Although Ms. Renuart would be happy with a STARBASE program anywhere in Colorado, she thinks a STARBASE site would be most effective in Colorado Springs, Colo., since it has both the educational aerospace and technological possibilities, as well as a target audience that would benefit greatly from the program's science, math, engineering and technology lessons.
"Colorado Springs is home to the Air Force Academy and Fort Carson. In the summer, kids from Fort Carson and the Air Force Academy could attend the STARBASE program so we would reach not only students from [Colorado Springs School] District 11, but military dependents from 3 locations - Peterson, AFA, and Fort Carson. That is why I think that the program should be in Colorado Springs instead of Denver," she said. Peterson is the home of NORAD, the U.S. Northern Command and the Air Force Space Command, giving a STARBASE located there optimum educational resources upon which to draw. "I live at a base with rocket scientists, literally," she said.
Funding has been the biggest obstacle, said Ms. Renuart. "The programs that are already in existence are underfunded. I'm trying hard to shake the tree," she said. Congress recently voted supplemental funding to maintain the existing programs, she noted, and she's trying to convince members of Congress to increase the funding so that more sites can be launched and more kids can experience the educational enhancement of STARBASE activities.
The results make the program worth fighting for, noted Chip Haughton, the STARBASE Maxwell director.

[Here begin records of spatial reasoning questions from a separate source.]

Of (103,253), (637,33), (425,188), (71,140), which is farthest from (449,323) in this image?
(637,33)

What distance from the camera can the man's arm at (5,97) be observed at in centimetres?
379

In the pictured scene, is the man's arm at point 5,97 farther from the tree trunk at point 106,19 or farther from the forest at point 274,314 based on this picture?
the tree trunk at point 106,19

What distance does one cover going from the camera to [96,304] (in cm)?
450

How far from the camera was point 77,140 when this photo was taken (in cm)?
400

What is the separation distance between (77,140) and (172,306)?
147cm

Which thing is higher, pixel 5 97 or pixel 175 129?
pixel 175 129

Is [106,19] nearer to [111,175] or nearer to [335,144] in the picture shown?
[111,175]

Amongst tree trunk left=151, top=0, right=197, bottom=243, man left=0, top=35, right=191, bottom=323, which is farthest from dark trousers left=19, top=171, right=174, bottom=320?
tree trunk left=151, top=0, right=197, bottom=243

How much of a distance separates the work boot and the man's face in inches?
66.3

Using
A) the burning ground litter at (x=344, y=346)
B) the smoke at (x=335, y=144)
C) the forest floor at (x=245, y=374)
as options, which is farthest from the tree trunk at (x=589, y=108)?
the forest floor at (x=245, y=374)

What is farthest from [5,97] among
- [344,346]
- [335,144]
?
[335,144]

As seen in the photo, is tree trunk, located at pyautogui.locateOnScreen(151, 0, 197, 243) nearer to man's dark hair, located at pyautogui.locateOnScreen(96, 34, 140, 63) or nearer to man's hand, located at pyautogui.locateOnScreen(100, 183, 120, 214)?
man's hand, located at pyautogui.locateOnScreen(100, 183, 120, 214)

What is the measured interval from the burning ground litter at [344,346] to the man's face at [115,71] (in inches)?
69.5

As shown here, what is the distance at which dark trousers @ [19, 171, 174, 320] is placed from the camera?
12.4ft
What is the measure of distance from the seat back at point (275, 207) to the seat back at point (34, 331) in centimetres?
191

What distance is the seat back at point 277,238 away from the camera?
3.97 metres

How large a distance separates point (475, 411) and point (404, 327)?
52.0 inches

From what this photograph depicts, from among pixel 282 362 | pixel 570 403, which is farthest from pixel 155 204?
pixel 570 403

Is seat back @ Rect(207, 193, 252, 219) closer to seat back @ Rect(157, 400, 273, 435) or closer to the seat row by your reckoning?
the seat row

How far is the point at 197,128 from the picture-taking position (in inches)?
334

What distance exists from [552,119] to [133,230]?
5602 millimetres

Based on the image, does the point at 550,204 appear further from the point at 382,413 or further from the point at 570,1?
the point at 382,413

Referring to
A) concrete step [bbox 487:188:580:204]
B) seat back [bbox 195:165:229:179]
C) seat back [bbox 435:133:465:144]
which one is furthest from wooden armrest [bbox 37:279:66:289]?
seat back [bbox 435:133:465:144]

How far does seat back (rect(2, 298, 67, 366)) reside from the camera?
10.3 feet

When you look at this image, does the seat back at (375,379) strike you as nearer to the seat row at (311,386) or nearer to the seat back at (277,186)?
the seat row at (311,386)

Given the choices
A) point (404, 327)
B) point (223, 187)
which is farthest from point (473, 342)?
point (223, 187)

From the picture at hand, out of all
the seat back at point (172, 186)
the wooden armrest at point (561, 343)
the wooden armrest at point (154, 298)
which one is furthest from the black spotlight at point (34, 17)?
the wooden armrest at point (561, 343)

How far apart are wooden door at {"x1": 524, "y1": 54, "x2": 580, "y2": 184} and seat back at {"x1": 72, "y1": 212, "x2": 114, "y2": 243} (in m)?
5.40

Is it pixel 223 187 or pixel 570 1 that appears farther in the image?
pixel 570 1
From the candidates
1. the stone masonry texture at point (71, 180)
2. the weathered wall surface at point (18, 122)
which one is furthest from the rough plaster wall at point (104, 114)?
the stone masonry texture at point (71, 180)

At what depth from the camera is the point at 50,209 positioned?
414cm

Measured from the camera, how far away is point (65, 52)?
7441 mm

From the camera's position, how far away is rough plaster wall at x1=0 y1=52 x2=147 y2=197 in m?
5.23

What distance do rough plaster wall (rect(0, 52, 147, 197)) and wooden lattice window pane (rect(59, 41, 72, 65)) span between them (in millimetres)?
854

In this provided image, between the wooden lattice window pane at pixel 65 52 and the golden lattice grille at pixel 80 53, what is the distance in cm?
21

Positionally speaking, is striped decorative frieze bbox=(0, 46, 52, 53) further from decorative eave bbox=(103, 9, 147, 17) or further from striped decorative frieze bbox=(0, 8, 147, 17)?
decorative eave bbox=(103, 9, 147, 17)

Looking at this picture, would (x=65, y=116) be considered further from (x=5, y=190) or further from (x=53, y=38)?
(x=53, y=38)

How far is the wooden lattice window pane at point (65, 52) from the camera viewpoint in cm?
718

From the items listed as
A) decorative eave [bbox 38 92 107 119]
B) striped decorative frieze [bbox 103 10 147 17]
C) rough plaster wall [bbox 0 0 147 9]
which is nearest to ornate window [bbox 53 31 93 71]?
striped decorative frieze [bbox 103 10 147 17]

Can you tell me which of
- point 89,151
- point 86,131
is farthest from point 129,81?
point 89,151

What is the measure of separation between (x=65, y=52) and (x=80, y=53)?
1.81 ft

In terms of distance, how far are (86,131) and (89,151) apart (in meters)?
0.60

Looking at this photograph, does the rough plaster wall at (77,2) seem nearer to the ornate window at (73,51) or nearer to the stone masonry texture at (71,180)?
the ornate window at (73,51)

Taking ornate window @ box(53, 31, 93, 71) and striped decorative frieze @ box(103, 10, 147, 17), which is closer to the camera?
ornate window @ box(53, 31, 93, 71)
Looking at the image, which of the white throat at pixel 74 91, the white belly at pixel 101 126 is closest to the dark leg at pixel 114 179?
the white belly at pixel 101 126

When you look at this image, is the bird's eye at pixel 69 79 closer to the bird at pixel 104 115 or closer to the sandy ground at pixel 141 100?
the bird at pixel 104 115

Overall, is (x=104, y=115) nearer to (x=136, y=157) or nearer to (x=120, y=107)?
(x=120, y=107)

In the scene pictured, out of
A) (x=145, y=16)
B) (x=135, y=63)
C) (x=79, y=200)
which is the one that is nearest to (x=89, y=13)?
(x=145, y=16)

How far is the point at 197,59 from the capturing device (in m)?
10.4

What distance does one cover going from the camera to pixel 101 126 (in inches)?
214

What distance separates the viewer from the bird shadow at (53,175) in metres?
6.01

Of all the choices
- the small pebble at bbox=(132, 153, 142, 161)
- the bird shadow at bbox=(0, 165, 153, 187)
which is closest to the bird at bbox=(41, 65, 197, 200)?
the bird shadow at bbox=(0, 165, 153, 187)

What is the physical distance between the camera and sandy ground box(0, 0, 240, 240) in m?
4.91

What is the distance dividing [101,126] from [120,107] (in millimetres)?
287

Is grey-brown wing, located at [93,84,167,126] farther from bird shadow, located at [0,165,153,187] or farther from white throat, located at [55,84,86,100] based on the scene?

He said, "On the SAT [Scholastic Aptitude Test], there's a 22-percent differential between STARBASE class attendants and non-STARBASE attendants." He also noted that teachers involved in the program continue STARBASE's hands-on techniques and high standards long after the course's 5-day timeframe has ended. "This program has tentacles that you wouldn't believe," he said.
Ms. Renuart was introduced to the educational possibilities of STARBASE at a CORONA, an Air Force senior leader conference held three times a year. She and other generals' wives were briefed on the program and participated in a hands-on experiment, combining chemicals to heat up a bag. "Imagine a bunch of general's wives sitting there playing with chemicals," she mused.
At that initial briefing, she learned that Colorado was expected to get a program. However, because of a funding shortfall, that plan fell through. Thus began her two-year quest.
STARBASE Maxwell is currently the only STARBASE site on an active-duty Air Force base, with other sites located at Navy, Marine, National Guard, Air Force Reserve and Army Reserve bases. STARBASE is designed to maximize learning for at-risk youth by bringing seemingly difficult science, math, engineering and technology concepts down to earth by giving them real-world applications. By making these concepts less intimidating, STARBASE encourages students to pursue engineering career fields. According to STARBASE program information, students targeted by the program include students who live in inner cities or rural locations, those who are socioeconomically disadvantaged, low in academic performance or have a disability.
The concept was started almost 20 years ago by educator Barb Koscak, who envisioned using aerospace as a way of bringing math and science down to earth by having students observe the work of the men and women of the military, who would explain and demonstrate the use of science, math, engineering and technology in their careers.